Reconstruction is the second stage of the surgery. The type of reconstruction depends on which organs were removed.
A urinary diversion is a surgical procedure that creates a new way for the body to store and get rid of urine if the bladder is removed. Find out more about a urinary diversion.
A colostomy is a surgical procedure that creates a way for stool to leave the body if the rectum or part of the colon or both are removed. Find out more about a colostomy.
Vaginal reconstruction helps restore the structure and function of the vagina. Find out more about vaginal reconstruction.
After a pelvic exenteration
It may take 6 months or longer for your body to recover from a pelvic exenteration. Your healthcare team will teach you how to care for yourself after the surgery. Your doctor will recommend tests, procedures, follow-up care or additional treatment that you need after a pelvic exenteration.
Adjusting to the changes to your body can take a year or more. Your healthcare team can arrange for care and support to help you and your family adjust to changes in your body and life.
Side effects can occur with any type of treatment, but not everyone has them or experiences them in the same way. Side effects of a pelvic exenteration will depend mainly on what was removed and your overall health.
Short-term side effects
Short-term side effects can happen during, immediately after or a few weeks after a pelvic exenteration. They are usually temporary. Short-term side effects of a pelvic exenteration include:
• blood clots in the legs or in the lungs
• poor wound healing
• poor healing resulting in leaking where normal structures in the pelvis are stitched (sutured) together
• a build-up of fluid in the lungs
Long-term side effects
Long-term side effects can develop months or years after a pelvic exenteration and can last a long time. Long-term side effects of a pelvic
• a build-up of lymph fluid in the legs or abdomen because the lymph nodes in the pelvis were removed (called lymphedema)
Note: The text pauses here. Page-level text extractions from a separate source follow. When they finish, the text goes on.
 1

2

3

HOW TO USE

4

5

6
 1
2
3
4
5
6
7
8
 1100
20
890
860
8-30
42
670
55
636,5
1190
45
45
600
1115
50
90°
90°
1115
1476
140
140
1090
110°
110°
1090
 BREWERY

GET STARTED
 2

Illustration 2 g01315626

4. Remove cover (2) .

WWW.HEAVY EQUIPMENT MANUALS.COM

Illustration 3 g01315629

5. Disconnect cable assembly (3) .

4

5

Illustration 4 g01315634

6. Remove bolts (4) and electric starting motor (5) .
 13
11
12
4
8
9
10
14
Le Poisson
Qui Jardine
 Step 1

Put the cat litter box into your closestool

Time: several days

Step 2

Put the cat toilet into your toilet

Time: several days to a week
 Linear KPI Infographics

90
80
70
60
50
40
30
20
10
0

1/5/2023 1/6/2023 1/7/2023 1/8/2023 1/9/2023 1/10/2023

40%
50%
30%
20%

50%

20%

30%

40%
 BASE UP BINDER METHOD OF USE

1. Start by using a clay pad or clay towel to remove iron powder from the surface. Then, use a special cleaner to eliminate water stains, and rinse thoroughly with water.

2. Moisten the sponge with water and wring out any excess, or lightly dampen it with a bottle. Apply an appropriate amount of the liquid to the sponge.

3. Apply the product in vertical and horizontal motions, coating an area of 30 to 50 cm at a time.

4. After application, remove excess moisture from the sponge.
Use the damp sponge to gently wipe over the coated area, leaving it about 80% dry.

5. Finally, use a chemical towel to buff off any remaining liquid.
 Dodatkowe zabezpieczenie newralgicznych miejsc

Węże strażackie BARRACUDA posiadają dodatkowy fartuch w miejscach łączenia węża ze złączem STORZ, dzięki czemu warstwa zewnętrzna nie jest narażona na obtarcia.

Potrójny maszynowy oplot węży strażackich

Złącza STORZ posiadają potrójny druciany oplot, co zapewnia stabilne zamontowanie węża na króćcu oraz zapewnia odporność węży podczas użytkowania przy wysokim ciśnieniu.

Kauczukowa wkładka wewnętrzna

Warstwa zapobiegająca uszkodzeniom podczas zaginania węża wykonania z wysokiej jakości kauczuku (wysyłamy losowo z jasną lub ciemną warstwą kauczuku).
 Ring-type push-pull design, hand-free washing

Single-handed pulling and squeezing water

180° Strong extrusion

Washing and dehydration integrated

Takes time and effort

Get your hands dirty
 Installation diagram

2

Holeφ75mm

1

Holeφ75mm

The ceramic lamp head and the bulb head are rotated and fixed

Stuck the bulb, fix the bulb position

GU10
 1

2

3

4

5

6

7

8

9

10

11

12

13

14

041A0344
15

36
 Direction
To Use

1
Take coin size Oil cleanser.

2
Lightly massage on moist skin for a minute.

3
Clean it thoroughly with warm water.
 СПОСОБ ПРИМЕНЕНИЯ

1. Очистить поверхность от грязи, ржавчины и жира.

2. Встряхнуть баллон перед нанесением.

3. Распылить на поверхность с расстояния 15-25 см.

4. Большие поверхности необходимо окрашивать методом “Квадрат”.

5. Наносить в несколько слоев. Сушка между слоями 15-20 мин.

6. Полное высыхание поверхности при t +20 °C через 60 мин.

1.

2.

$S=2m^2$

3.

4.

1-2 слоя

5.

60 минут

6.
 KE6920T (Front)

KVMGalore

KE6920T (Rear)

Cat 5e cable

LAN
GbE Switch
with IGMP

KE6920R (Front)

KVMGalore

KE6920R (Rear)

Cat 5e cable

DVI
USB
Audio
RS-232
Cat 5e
• changes to self-esteem, body image and sexuality
• blockage of the intestine caused by bands of scar tissue (called adhesions)
• a fistula (an abnormal opening between normal structures, such as between the intestine and the vagina or the urinary tract and the intestine)
• kidney problems, such as infection or kidney failure
• urinary obstruction (blockage of the ureters)
• death of the tissues used to reconstruct the vagina or to make a stoma
This surgery can lead to sexual challenges because all the reproductive organs are removed.
• Men may be impotent if the nerves controlling erections are damaged or cut to remove the cancer.
• All women will be infertile (not able to become pregnant) because their uterus has been removed. Premenopausal women will experience treatment-induced menopause because their ovaries have been removed.